Expanding settings for medical specialist training

1.2 Medical Specialist Training Taskforce

Page last updated: October 2006

Following the working party's advice, AHMAC established the Medical Specialist Training Taskforce (MSTT), reporting to AHMAC through the Australian Health Workforce Officials' Committee (AHWOC) and convened by the Australian Government.

AHMAC also endorsed the following principles and incorporated them into the taskforce's terms of reference.

  • Specialist training should take place across a range of health care settings.

  • The public and private sectors, the Australian Government, state and territory governments and specialist training authorities should ensure that adequate specialist training opportunities are available.

  • All jurisdictions and employers should contribute to new training arrangements on the basis that they are sustainable over time and that any additional costs are offset by corresponding financial and other benefits.
The taskforce included representatives from a range of relevant organisations including the Australian Government, jurisdictional health authorities, the Australian Medical Workforce Advisory Committee, the Royal Australasian College of Physicians, the Australian Medical Council and the Australian Medical Association.

In early 2004, the taskforce set up three expert groups to look into:
  • educational needs, training requirements and learning environments
  • learning network components and implementation
  • governance and structures.
The findings of these expert groups were used by the taskforce to make recommendations about a broad training model and related issues in their paper on a 'Systematic framework for medical specialist training'.

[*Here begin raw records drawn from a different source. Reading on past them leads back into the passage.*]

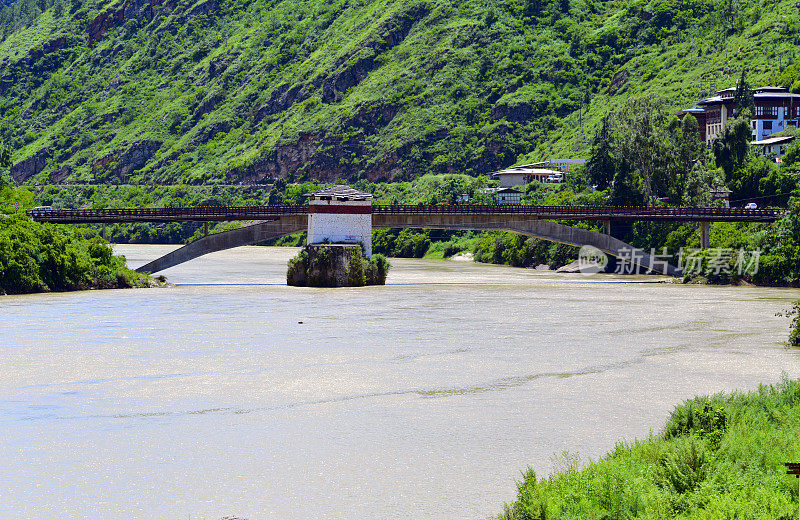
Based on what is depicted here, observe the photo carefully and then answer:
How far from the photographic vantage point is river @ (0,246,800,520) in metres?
20.6

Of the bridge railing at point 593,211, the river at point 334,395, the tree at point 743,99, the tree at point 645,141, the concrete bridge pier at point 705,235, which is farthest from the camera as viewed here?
the tree at point 743,99

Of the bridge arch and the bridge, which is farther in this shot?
the bridge arch

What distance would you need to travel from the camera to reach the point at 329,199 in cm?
8769

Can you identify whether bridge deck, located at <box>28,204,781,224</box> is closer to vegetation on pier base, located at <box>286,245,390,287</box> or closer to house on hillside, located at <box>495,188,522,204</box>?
vegetation on pier base, located at <box>286,245,390,287</box>

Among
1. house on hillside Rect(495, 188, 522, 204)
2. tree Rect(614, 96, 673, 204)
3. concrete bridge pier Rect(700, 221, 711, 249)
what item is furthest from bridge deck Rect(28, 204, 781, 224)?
house on hillside Rect(495, 188, 522, 204)

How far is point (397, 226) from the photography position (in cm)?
9594

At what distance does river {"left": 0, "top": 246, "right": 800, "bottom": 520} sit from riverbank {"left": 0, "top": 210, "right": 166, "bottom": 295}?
812 cm

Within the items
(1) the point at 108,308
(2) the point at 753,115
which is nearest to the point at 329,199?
(1) the point at 108,308

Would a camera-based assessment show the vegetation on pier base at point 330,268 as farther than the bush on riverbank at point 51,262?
Yes

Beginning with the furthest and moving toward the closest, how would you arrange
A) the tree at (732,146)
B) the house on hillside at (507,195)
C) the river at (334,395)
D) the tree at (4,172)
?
the house on hillside at (507,195) < the tree at (4,172) < the tree at (732,146) < the river at (334,395)

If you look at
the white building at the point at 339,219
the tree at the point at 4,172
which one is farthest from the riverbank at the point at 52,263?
the tree at the point at 4,172

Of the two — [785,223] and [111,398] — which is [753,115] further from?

Some of the key points in this paper were the need to:
  • Provide training in settings that match the current and longer term service delivery requirements of the community - including public hospitals, private hospitals, private practices, community-based practice, rural settings and non-clinical settings.

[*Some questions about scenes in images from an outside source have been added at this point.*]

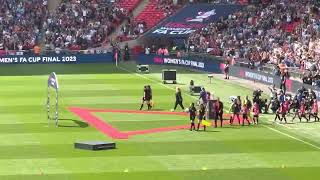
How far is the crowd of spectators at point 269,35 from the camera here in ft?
197

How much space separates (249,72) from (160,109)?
56.4 feet

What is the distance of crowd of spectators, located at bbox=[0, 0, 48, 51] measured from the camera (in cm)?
7694

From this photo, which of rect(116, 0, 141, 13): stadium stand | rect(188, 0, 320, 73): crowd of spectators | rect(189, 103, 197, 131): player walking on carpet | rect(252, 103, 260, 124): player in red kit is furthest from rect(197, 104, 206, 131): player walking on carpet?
rect(116, 0, 141, 13): stadium stand

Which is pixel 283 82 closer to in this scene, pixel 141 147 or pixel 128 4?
pixel 141 147

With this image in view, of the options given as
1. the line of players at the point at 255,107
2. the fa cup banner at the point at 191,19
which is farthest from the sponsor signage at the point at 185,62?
the line of players at the point at 255,107

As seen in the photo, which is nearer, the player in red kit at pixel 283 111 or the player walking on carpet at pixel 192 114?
the player walking on carpet at pixel 192 114

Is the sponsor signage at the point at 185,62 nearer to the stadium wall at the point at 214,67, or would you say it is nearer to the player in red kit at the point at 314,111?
the stadium wall at the point at 214,67

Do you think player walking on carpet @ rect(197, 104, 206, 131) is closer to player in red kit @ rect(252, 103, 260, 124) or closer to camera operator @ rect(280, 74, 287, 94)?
player in red kit @ rect(252, 103, 260, 124)

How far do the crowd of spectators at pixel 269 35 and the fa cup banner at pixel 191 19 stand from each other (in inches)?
52.0

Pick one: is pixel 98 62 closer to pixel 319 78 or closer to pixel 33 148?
pixel 319 78

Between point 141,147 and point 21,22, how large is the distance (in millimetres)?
49736

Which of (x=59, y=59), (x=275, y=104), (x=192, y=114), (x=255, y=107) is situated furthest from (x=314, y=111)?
(x=59, y=59)

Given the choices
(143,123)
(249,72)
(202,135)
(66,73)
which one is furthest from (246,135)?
(66,73)

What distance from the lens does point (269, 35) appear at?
6731cm
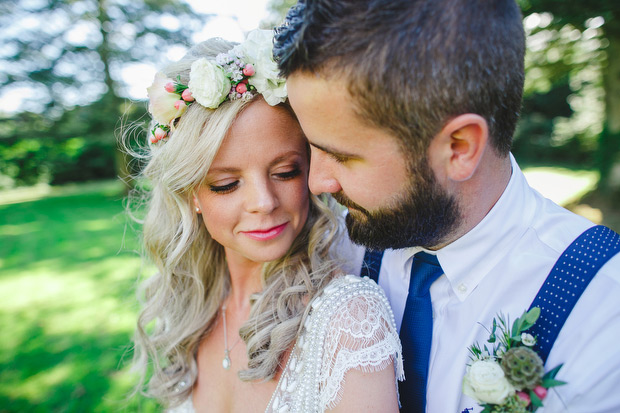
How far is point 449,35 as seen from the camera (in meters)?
1.54

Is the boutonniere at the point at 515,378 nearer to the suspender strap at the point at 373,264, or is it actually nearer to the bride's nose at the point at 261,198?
the suspender strap at the point at 373,264

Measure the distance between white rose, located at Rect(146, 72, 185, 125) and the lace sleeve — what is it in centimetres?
126

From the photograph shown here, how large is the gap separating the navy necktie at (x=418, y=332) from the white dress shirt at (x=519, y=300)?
41mm

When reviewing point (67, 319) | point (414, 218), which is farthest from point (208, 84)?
point (67, 319)

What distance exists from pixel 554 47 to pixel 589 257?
987 cm

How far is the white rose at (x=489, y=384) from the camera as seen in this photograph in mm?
1457

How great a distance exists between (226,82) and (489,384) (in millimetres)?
1691

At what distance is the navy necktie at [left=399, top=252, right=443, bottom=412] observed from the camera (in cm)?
185

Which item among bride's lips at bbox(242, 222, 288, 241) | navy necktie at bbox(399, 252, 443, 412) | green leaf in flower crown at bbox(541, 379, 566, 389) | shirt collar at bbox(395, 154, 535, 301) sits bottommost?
navy necktie at bbox(399, 252, 443, 412)

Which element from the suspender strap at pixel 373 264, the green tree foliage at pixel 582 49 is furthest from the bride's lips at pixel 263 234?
the green tree foliage at pixel 582 49

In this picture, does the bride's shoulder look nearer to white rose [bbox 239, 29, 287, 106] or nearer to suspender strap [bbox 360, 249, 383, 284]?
suspender strap [bbox 360, 249, 383, 284]

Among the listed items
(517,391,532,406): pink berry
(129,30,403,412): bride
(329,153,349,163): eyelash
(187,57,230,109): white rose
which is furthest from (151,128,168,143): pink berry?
(517,391,532,406): pink berry

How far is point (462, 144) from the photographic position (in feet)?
5.68

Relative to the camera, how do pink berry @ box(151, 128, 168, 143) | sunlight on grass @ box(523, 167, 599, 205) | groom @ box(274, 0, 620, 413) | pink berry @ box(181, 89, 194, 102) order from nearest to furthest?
1. groom @ box(274, 0, 620, 413)
2. pink berry @ box(181, 89, 194, 102)
3. pink berry @ box(151, 128, 168, 143)
4. sunlight on grass @ box(523, 167, 599, 205)
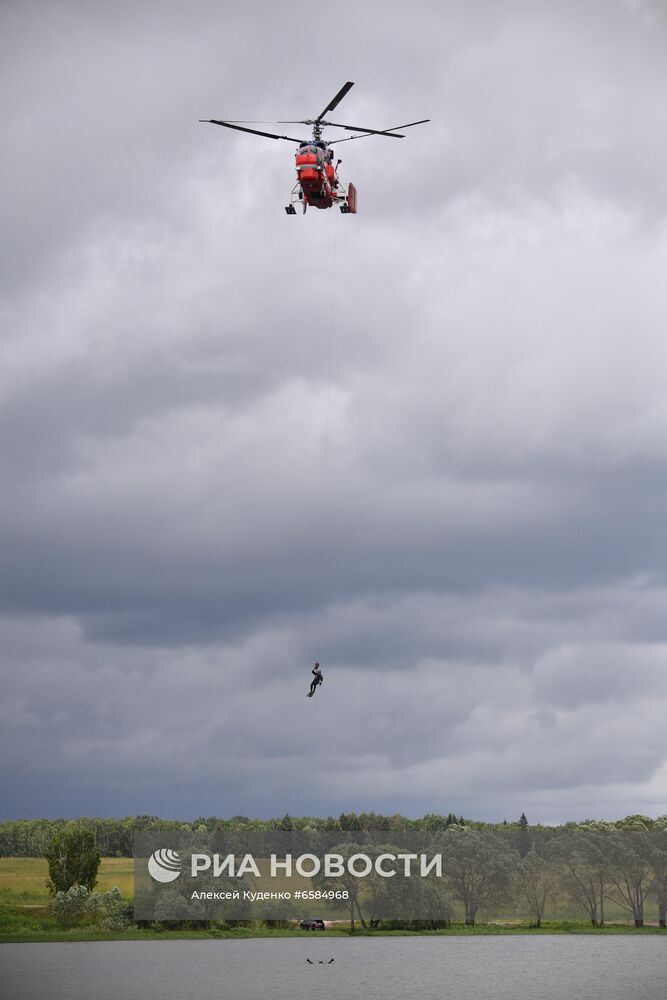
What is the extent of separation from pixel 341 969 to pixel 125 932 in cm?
2719

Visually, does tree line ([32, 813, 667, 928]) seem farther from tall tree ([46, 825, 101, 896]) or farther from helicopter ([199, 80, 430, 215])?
helicopter ([199, 80, 430, 215])

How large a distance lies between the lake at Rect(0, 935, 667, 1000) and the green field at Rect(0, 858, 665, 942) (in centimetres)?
123

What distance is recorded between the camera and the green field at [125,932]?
13050 centimetres

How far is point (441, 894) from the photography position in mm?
134250

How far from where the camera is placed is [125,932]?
129375mm

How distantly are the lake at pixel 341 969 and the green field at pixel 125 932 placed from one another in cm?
123

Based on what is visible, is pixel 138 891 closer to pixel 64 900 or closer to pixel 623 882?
pixel 64 900

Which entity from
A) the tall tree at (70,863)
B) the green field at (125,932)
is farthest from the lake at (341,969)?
the tall tree at (70,863)

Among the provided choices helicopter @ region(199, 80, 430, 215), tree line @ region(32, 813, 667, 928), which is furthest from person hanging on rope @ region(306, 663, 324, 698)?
tree line @ region(32, 813, 667, 928)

  • Enable specialist trainees to rotate through a range or network of settings and not be disadvantaged by loss of industrial entitlements.

  • Require that specialist trainees seek employment within the network of settings through a principal health care service entity (such as a hospital) and undertake training rotations as per college curricula.

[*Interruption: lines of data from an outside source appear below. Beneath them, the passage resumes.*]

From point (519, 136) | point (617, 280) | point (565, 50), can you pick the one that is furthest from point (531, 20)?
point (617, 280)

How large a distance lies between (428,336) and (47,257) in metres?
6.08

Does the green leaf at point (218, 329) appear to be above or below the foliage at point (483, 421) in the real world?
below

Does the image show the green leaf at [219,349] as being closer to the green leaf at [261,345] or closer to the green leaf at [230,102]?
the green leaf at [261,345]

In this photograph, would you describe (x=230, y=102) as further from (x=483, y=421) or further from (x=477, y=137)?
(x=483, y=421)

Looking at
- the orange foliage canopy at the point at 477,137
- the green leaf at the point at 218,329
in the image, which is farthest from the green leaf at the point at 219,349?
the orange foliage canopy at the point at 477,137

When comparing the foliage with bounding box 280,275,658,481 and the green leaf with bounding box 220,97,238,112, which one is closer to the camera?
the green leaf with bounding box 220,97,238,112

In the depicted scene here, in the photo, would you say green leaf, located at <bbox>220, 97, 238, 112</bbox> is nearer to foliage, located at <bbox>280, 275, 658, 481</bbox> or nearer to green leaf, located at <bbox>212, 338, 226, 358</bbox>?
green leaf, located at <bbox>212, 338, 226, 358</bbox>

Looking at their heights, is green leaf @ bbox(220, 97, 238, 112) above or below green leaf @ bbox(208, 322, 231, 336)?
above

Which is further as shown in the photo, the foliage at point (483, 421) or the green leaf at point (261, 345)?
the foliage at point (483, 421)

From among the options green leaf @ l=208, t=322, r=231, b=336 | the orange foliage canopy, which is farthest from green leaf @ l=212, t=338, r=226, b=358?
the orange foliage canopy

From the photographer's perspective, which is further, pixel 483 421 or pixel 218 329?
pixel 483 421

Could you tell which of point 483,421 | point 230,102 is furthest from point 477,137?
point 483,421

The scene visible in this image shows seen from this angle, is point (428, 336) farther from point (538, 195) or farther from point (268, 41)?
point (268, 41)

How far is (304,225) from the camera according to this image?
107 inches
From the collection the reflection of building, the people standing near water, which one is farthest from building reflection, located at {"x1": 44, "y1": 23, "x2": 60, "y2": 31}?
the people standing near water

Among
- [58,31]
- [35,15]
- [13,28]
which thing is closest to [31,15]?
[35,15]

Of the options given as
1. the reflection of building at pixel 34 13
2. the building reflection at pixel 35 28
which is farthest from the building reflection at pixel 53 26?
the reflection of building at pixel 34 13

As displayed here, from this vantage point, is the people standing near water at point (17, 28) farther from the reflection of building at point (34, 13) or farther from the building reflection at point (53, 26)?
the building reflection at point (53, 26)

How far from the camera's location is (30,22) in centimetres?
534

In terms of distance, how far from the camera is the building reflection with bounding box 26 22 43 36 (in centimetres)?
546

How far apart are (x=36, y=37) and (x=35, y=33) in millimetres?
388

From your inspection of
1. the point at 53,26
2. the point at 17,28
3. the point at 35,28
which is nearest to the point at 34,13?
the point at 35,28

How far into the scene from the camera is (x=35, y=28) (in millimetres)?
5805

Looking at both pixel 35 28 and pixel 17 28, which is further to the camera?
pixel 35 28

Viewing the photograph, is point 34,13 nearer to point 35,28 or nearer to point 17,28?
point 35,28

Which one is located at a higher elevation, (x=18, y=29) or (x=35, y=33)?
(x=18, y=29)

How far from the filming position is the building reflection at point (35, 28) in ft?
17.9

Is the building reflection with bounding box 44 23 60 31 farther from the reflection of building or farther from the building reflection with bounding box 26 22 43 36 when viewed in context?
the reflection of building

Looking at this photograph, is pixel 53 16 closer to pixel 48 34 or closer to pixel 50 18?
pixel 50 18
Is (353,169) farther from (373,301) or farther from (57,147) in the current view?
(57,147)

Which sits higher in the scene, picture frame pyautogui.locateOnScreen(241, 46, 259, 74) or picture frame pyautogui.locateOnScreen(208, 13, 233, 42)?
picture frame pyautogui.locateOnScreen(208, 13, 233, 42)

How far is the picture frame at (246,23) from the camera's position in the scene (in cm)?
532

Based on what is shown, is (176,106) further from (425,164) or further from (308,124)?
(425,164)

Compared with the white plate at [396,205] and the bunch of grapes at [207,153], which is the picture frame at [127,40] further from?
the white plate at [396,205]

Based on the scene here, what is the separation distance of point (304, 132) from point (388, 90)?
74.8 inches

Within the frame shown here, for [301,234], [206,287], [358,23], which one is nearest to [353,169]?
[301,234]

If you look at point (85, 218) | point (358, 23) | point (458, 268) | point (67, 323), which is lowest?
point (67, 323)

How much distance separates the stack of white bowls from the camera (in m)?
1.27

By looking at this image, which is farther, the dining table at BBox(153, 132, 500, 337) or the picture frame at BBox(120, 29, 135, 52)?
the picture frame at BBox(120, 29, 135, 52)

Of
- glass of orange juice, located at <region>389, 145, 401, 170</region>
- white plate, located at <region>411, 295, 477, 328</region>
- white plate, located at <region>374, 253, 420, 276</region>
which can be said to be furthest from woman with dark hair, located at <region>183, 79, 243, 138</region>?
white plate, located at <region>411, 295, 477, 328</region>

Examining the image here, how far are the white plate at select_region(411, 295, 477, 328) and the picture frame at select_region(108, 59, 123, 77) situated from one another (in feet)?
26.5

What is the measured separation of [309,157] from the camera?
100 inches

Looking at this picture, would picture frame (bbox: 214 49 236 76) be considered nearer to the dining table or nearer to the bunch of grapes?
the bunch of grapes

  • Ensure that the employing health care service entity is responsible for providing specialist trainees with salary and associated employee entitlements within the network.
The taskforce recommended a number of further activities to AHMAC, including:
  • a risk assessment detailing the benefits and costs, including financial implications, associated with the revised training model
  • an exploration of the implications for service delivery in public settings
  • a review of training programs to better align training curricula with settings for delivery.